-------- EXTRACTED INFORMATION

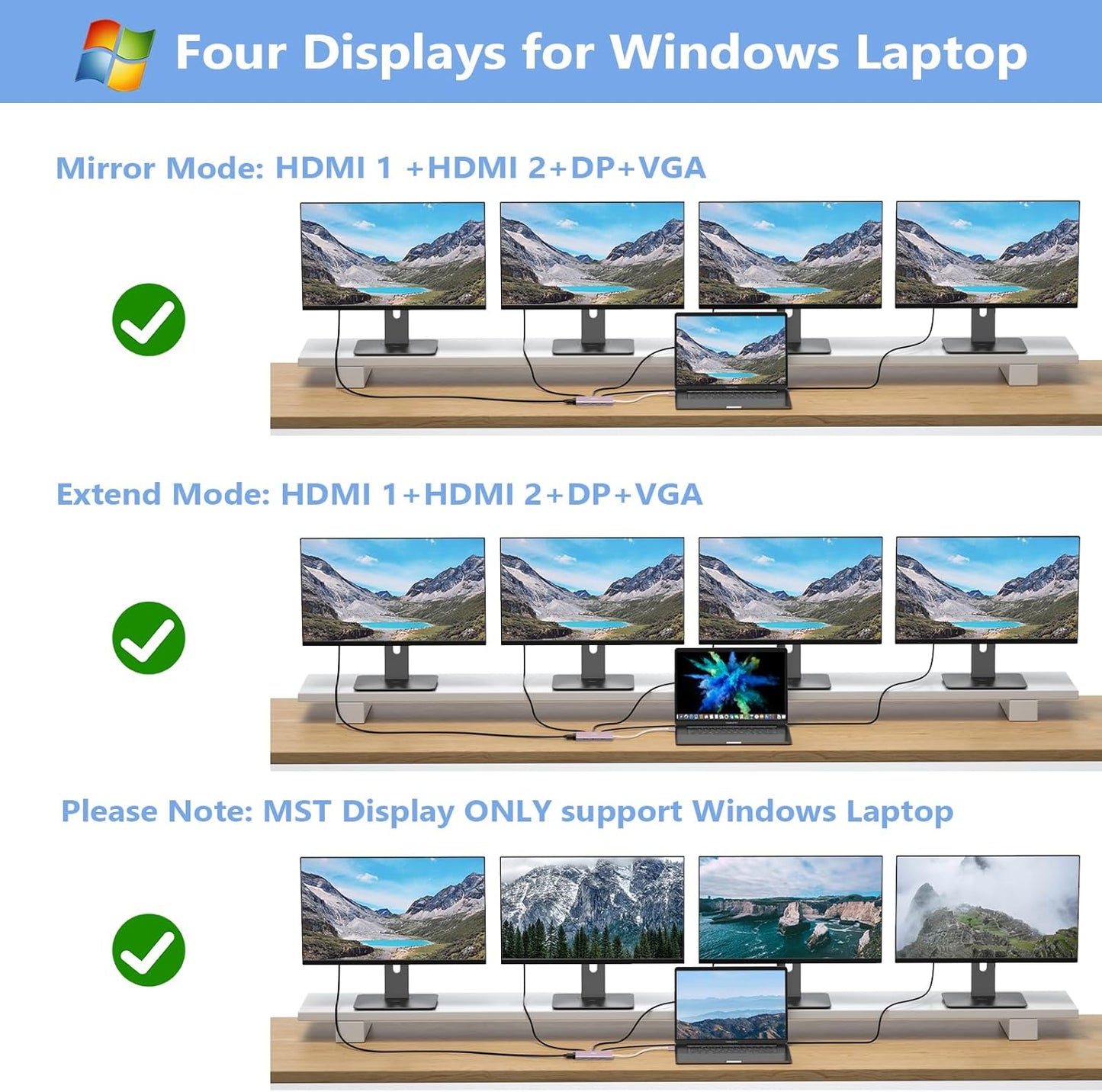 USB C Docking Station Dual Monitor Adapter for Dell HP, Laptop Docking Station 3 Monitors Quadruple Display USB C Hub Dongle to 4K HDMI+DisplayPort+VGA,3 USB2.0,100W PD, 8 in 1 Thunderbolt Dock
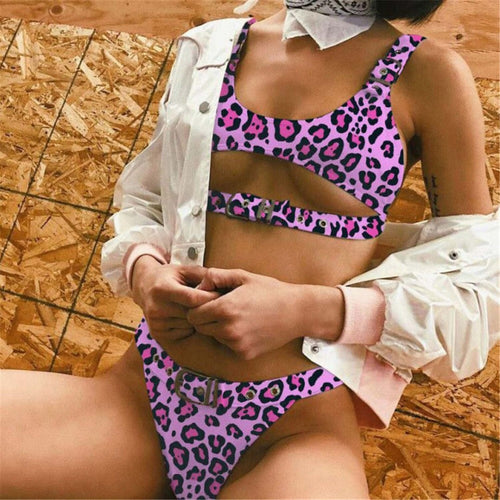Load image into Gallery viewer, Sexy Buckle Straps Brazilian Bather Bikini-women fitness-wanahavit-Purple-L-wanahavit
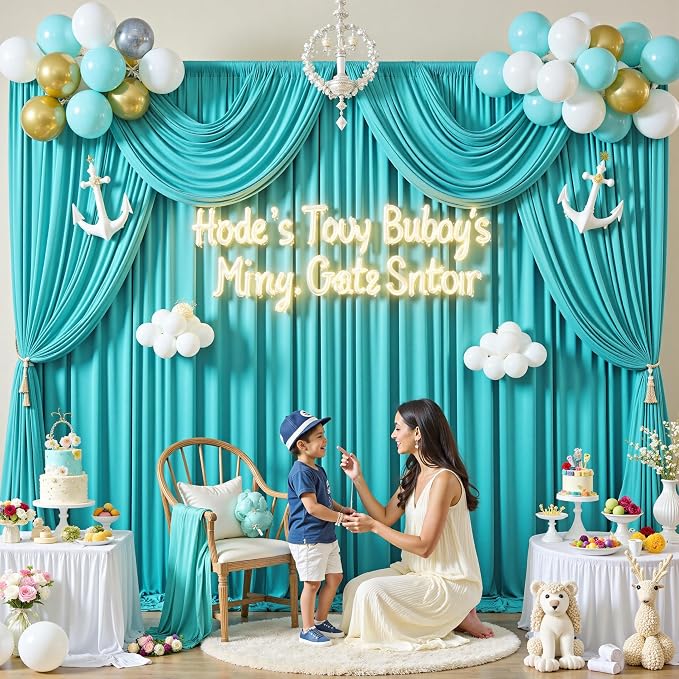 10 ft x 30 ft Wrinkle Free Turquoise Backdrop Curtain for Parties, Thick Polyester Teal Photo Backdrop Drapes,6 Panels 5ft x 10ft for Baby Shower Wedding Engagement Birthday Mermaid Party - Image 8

----------------
-------- EXTRACTED INFORMATION

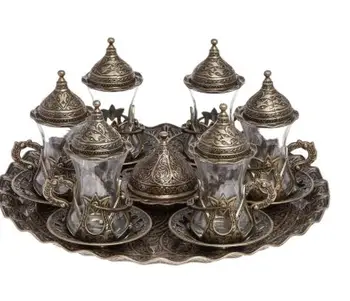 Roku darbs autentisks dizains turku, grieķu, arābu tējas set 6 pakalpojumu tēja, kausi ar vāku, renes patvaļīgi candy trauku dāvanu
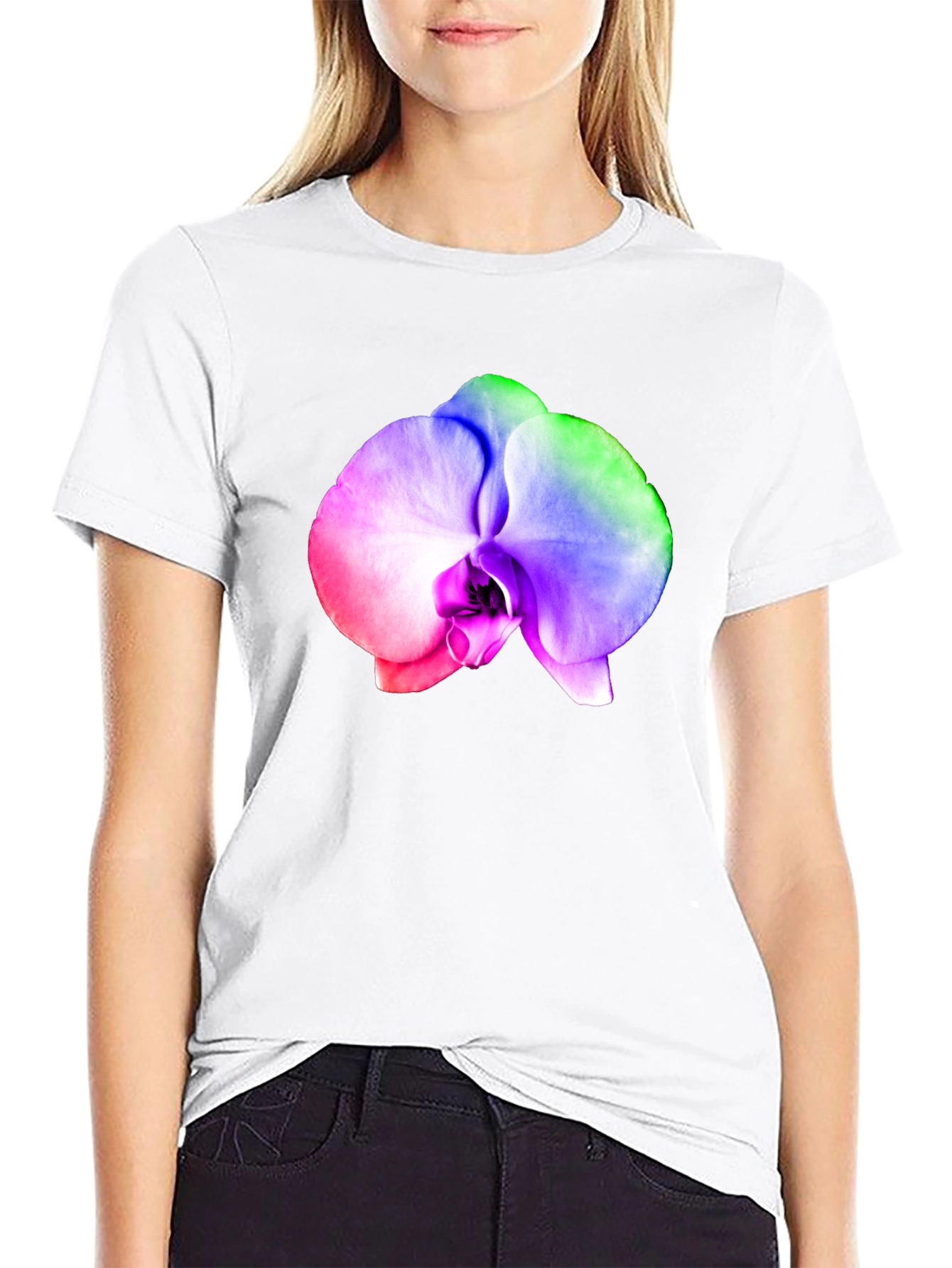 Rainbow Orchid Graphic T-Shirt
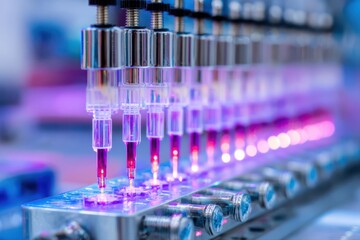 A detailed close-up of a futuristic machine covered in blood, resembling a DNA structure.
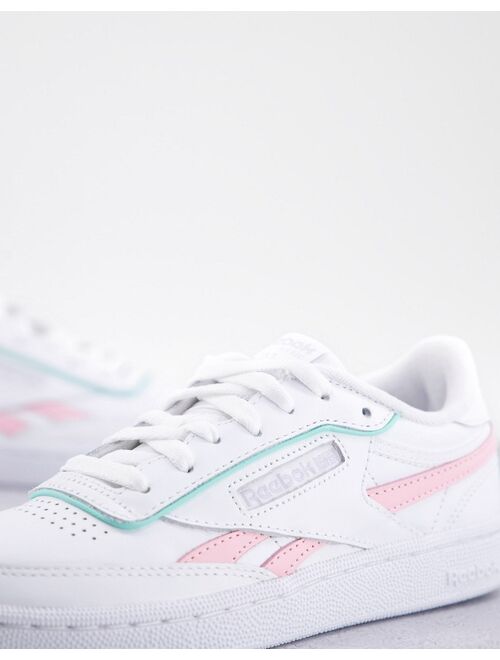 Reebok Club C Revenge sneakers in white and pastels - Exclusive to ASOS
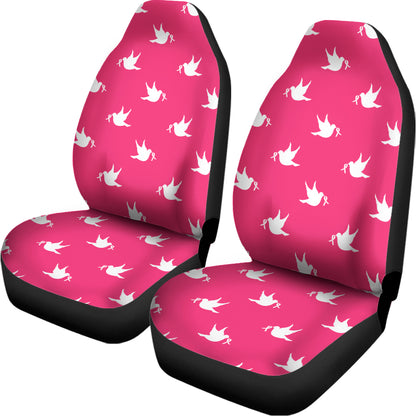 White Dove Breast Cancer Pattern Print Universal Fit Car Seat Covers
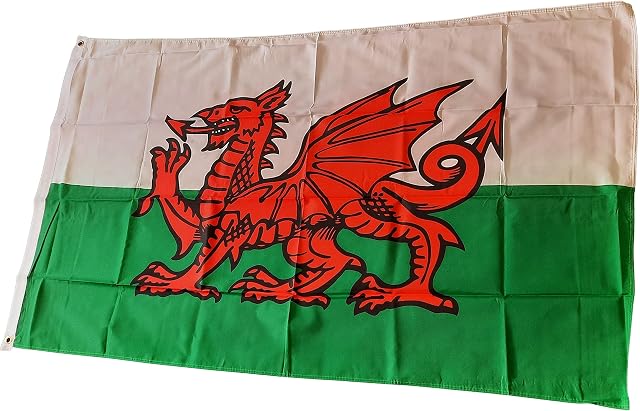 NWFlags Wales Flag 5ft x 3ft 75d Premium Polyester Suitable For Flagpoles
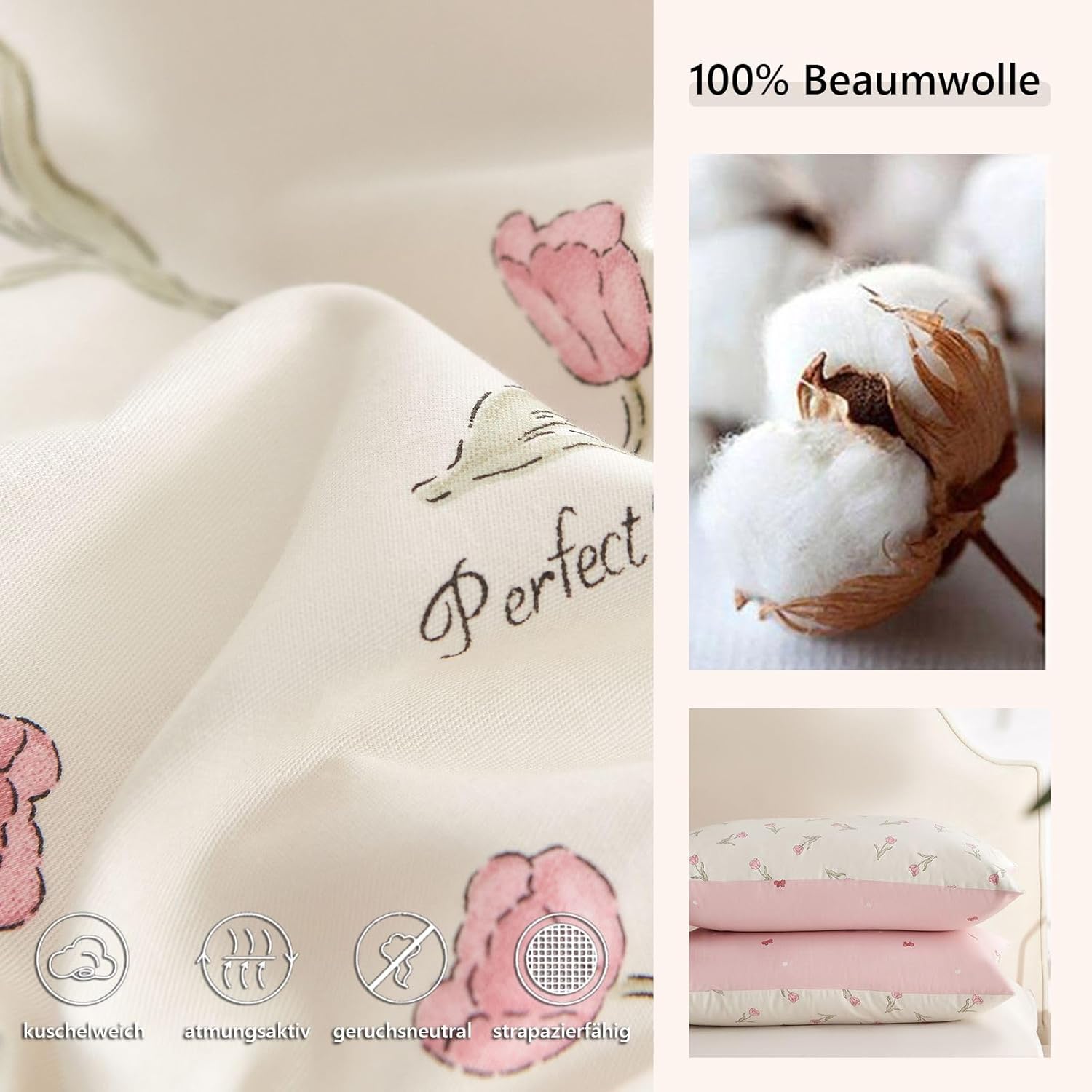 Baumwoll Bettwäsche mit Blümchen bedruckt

----------------

■ **EXERCISE DETAILS**
Turn the data into a numbered list, starting with the line that contains "USB C Docking" and going on through the line that contains "10 ft x 30 ft", both included, with any blank lines omitted. Leave the pictures out of your answer.

■ **RESULT FOR THIS EXERCISE**
1.  USB C Docking Station Dual Monitor Adapter for Dell HP, Laptop Docking Station 3 Monitors Quadruple Display USB C Hub Dongle to 4K HDMI+DisplayPort+VGA,3 USB2.0,100W PD, 8 in 1 Thunderbolt Dock
2. Load image into Gallery viewer, Sexy Buckle Straps Brazilian Bather Bikini-women fitness-wanahavit-Purple-L-wanahavit
3.  10 ft x 30 ft Wrinkle Free Turquoise Backdrop Curtain for Parties, Thick Polyester Teal Photo Backdrop Drapes,6 Panels 5ft x 10ft for Baby Shower Wedding Engagement Birthday Mermaid Party - Image 8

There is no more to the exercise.